PASSAGE FOURNI:

□ □ □ □ □ □ □

Qui n’a pas entendu parler au cours de la fin de cette semaine (jeudi 17 avril 2014, plus exactement) de la disparition de Gabriel García Márquez, le célèbre écrivain colombien, auteur du livre-culte Cent ans de solitude rédigé originalement en espagnol bien sûr, traduit en français en 1968 au Seuil, et récipiendaire en 1982, je crois, du prix Nobel de littérature pour l’ensemble de son œuvre littéraire ? Ce n’est qu’au milieu des années 1970 que j’ai lu ce roman extraordinaire, qui représente sans doute le modèle parfait de l’école du « réalisme magique », cher à quelques grands romanciers latino-américains (Alejo Carpentier, en particulier) et à certains romanciers haïtiens, dont Jacques-Stephen Alexis (Les arbres musiciens), René Depestre (Hadriana dans tous mes rêves), Gary Victor… Cent ans de solitude a été traduit dans plus de trente langues.

C’est donc le texte littéraire le plus connu de GGM. Il a la particularité de mêler intimement la réalité et la fiction, le réel et le fantastique, le surnaturel et le réalisme. Il est traversé par l’histoire et la mémoire, percé par l’oubli, transfiguré par la politique. Le poète chilien Pablo Neruda, un autre géant de la littérature latino-américaine, a dit de Cent ans de solitude que c’est « le plus grand roman écrit en langue espagnole depuis Don Quichotte ». Cent ans de solitude est le roman le plus connu de Gabriel García Márquez, mais il ne faudrait pas oublier aussi d’autres textes littéraires, comme Chronique d’une mort annoncée (1982), L’amour au temps du choléra (1988)…

Dans les années 1970, Garcia Marquez a pris position fermement contre l’impérialisme américain qui sévissait alors et s’est vu refuser des visas américains quand il en a postulé pour venir aux Etats-Unis. Ecrivain engagé, grand défenseur du Tiers-Monde, ami de Fidel Castro, il n’a jamais fait mystère de ses positions socialistes, plus exactement social-démocrates. Plus tard cependant, devenu tellement célèbre à travers le monde, il a été invité et reçu par les grands de ce monde, dont Bill Clinton lui-même.
Quand j’étais plus jeune et que j’étais fou de littérature, de romans surtout, j’étais émerveillé par le titre de ce livre-culte, Cent ans de solitude. Il évoquait pour moi le mystère de la fuite du temps, le surnaturel qui était associé à la réalité, le romantisme et la fiction de la solitude… Qu’en est-il resté de ces sentiments contradictoires ? Avec le départ de Gabriel García Márquez, l’heure est venue pour moi de me replonger dans la lecture de ce chef-d’œuvre.

□ □ □ □ □ □ □

ÉNONCÉ DU PROBLÈME: Continuez le texte sur Gabriel García Márquez en reprenant juste après sa dernière phrase.

Questions spatiales liées aux images
□ □ □ □ □ □ □

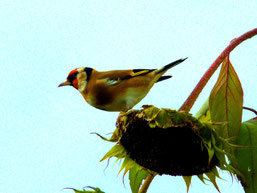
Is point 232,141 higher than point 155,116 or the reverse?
the reverse

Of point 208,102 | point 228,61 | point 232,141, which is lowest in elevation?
point 232,141

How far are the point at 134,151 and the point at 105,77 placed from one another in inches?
60.9

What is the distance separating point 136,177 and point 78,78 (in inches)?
76.3

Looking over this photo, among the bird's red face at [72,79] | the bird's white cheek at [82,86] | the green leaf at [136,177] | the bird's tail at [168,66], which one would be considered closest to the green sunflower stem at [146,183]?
the green leaf at [136,177]

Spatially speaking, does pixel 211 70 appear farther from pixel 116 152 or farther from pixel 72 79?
pixel 72 79

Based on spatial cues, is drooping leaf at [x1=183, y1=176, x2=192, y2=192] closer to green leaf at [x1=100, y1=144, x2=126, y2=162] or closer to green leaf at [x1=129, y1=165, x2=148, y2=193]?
green leaf at [x1=129, y1=165, x2=148, y2=193]

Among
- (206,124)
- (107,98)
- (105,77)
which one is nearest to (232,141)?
(206,124)

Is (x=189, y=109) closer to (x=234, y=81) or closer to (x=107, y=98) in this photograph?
(x=234, y=81)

□ □ □ □ □ □ □

RÉPONSE ATTENDUE:
La plupart de ceux qui ont lu le titre de mon article, si toutefois ils se sont tenus au courant de l’actualité littéraire et même politique, ont compris à qui « l’écrivain » faisait référence. Il est fort douteux que ces mêmes personnes aient compris que le terme « l’économiste » faisait référence à l’économiste français, Thomas Piketty, qui n’a que 42 ans et qui est professeur d’économie à l’école d’économie de Paris.
Ce n’est pas tous les jours que l’on voit un économiste français acclamé dans presque toutes les avenues du pouvoir américain. Dans son édition du samedi 19 avril 2014, le New York Times titrait ainsi dans sa page « The Arts » : Economist Receives Rock Star Treatement. Expliquant que Piketty venait présenter son dernier livre Capital in the 21st Century au public américain, la journaliste du NYT informe que Thomas Piketty a rencontré le Secrétaire américain au Trésor, M. Jacob Lew, donné une conférence en présence des membres du Conseil des conseillers économiques du président Obama, (President Obama’s Council of Economic Advisers), puis une autre dans les locaux du Fonds Monétaire International à Washington, DC. Piketty se rendit ensuite à New York, aux Nations Unies pour une discussion publique-- dont toutes les places étaient épuisées--avec deux récents prix Nobel d’économie, Joseph Stiglitz et Paul Krugman. Finalement, il rencontra la presse générale et spécialisée, dont The Nation, New York Magazine, et The Harvard Business Review.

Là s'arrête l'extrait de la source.